Comprehensive analysis of DNA damage repair deficiency in 10,284 pan-cancer study

BACKGROUND: Disruption of the DNA damage repair (DDR) gene is related to cancer progression, treatment selection, and is subjected to radiation and targeted therapies with limited success. This paper conducted a comprehensive analysis to explore the distribution of DDR mutations in Chinese pan-cancer patients. METHODS: A total of 10,284 consecutive cases were analyzed in 24 cancer types [non-small cell lung cancer (NSCLC) 29.0%, liver 12.0%, colorectum 10.7%, etc.]. Tumor tissue samples were subjected to next generation sequencing (NGS) using a 381 gene panel incorporating 100 microsatellite loci. The association of deleterious somatic DDR mutation (del-sDDR(mut)) with tumor mutational burden (TMB), microsatellite instability (MSI), programmed cell death-ligand 1 (PD-L1) expression of pan-cancers was evaluated. Genomic and clinical data from public cohorts of immunotherapy were analyzed to demonstrate the association between del-sDDR(mut) and clinical survival. RESULTS: Del-sDDR(mut) were found in 802 (7.6%) of all cases, and were most common in cancers of the endometrium, prostate, bladder, etc. cancer with a higher TMB also had a higher prevalence of mutations in DDR pathways. The results of the ridge regression analysis showed that 20 DDR genes were significantly associated with TMB [false discovery rate (FDR) <0.01]. A total of 8,899 patients had both TMB and MSI-data in pan-cancers.

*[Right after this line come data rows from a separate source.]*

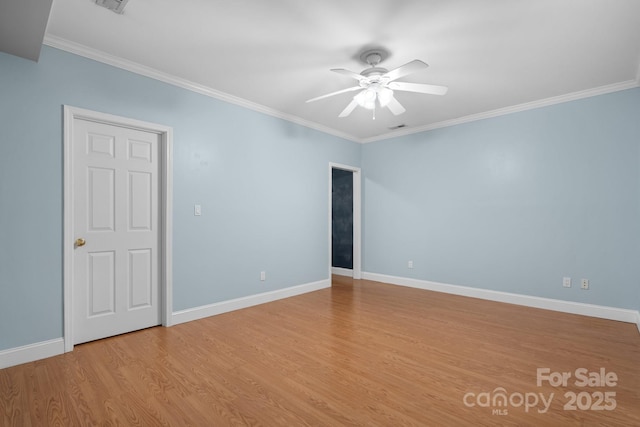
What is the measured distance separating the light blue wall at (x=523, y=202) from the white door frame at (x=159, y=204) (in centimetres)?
365

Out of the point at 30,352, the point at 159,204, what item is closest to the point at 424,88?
the point at 159,204

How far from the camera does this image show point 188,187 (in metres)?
3.58

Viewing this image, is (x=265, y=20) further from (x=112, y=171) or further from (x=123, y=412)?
(x=123, y=412)

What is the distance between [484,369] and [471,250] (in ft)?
8.46

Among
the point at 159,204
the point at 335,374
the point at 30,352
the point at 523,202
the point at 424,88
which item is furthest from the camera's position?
the point at 523,202

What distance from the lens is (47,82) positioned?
2660mm

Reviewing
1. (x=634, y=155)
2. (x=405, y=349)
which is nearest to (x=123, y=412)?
(x=405, y=349)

Seventy-four percent of patients with MSI-high (MSI-H) were accompanied by del-sDDR(mut)/TMB-high (TMB-H). The largest proportion of patients with microsatellite stability (MSS) with DDR mutations were classified as TMB-H. The top 6 tumors (NSCLC, melanoma, esophagus, head and neck, thyroid, and mediastinal) had the highest prevalence of PD-L1 ≥1%, and DDR mutations were significantly associated with a higher percent of PD-L1 positive (P<0.05). Furthermore, in the immune cohort analysis of NSCLC, patients with del-sDDR(mut) significantly improved median progression-free survival (mPFS) and median overall survival (mOS) compared to wild-type DDR patients (P=0.002 and P=0.043), with higher TMB observed (P<0.001). CONCLUSIONS: This study explored the association of DDR mutations with TMB, MSI-H, and PD-L1 expression, and revealed that patients with DDR mutations have a significantly improve prognosis than wild-type patients on immunotherapy.